## DATA FOR THE TASK
== == ==
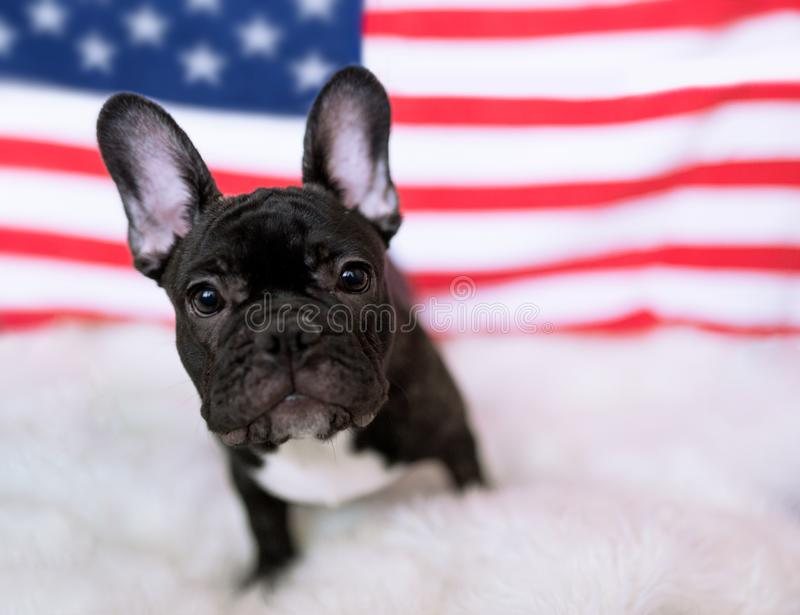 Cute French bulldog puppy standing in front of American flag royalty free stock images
== == ==
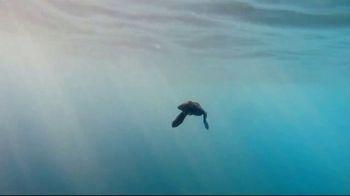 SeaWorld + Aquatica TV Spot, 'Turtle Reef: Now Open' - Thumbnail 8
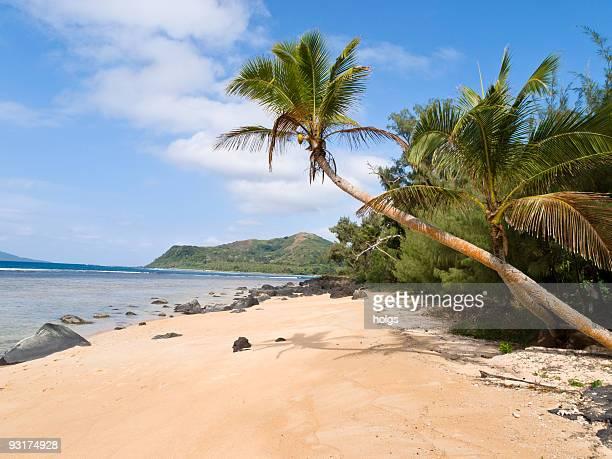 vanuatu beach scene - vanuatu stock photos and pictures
== == ==
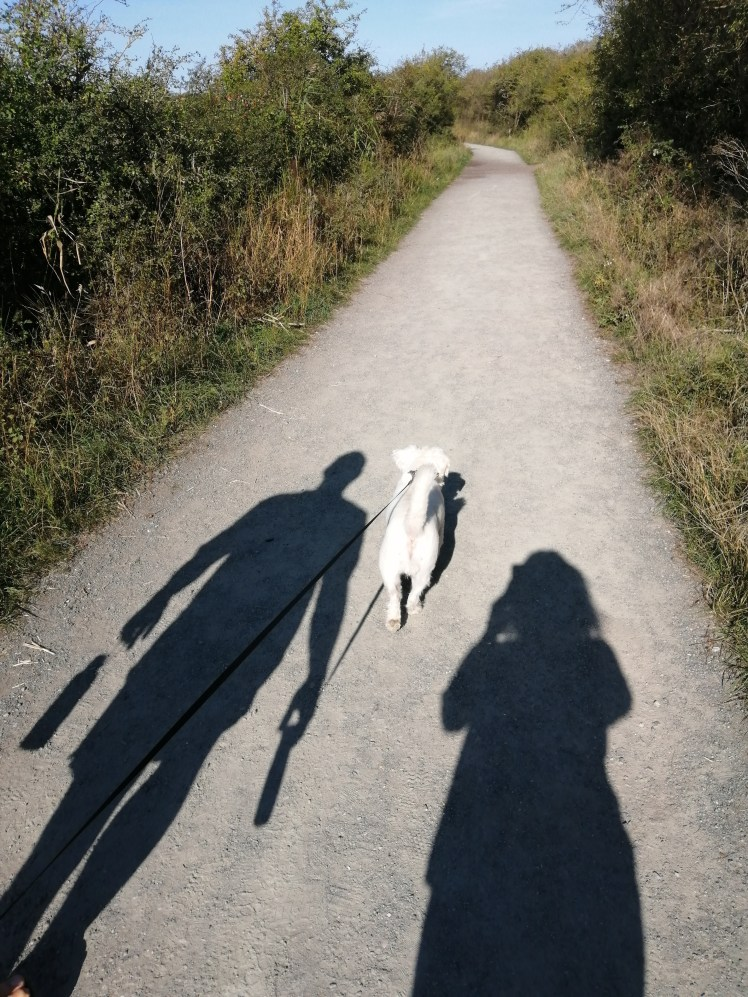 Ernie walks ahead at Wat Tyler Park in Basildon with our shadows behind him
== == ==
## TASK OBJECTIVE
Look through the listing above for the line with "SeaWorld + Aquatica" and the line with "vanuatu beach scene". Write out exactly those lines and everything between, leaving out pictures.

## TASK ANSWER
 SeaWorld + Aquatica TV Spot, 'Turtle Reef: Now Open' - Thumbnail 8
 vanuatu beach scene - vanuatu stock photos and pictures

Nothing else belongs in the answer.